Like most of you, it depends also for me upon the series. With nickels, I am simply mesmerized by many coins that grade MS67. These pieces often epitomize the series and/or issue. Usually the details are fantastic, devices are crisp, fields are satin smooth and the coin's luster is great. Toning at this level is usually inconsequential to me, although I prefer coins with pretty natural colors. Just to note, with Jefferson nickels, full steps are nearly meaningless to me, personally, when it comes to the MS67 grade, as the grade usually speaks for other aspects of strike and surface preservation that are more important to me. Full steps are just a bonus. With buffalo nickels at this level, fullness of strike is important but even less so than a lack of die deterioration and luster. I love a fully struck buffalo nickel, but I REALLY love one with no evidence of die fatigue, which is rare. Liberty nickels are the same for me in that vein. (But I only collect them in MS64!) Shields are in a category by themselves.

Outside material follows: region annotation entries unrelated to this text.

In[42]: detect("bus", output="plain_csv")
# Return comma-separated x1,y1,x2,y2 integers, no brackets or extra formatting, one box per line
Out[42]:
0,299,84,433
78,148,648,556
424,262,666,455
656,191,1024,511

Their collection warrants a much more serious study of dies, die pairing, die state, and significant attention to details of each line in the shield and leaf on the wreath. Evenness of strike from edge-to-edge on the coin is also something to watch carefully for, irrespective of grade.

 

Okay, I rambled enough for nickels. Just a couple of other comments...

 

Classic commems: I look for MS65 and MS66 examples that look totally original and have great toning. And to me, great toning is not always of the rainbow type.

 

Modern commems: MS or PF69 is THE grade for me. Just a preference and not a condemnation of other grades. For example, a person could collect the entire series in 68 for a song and have a really great collection.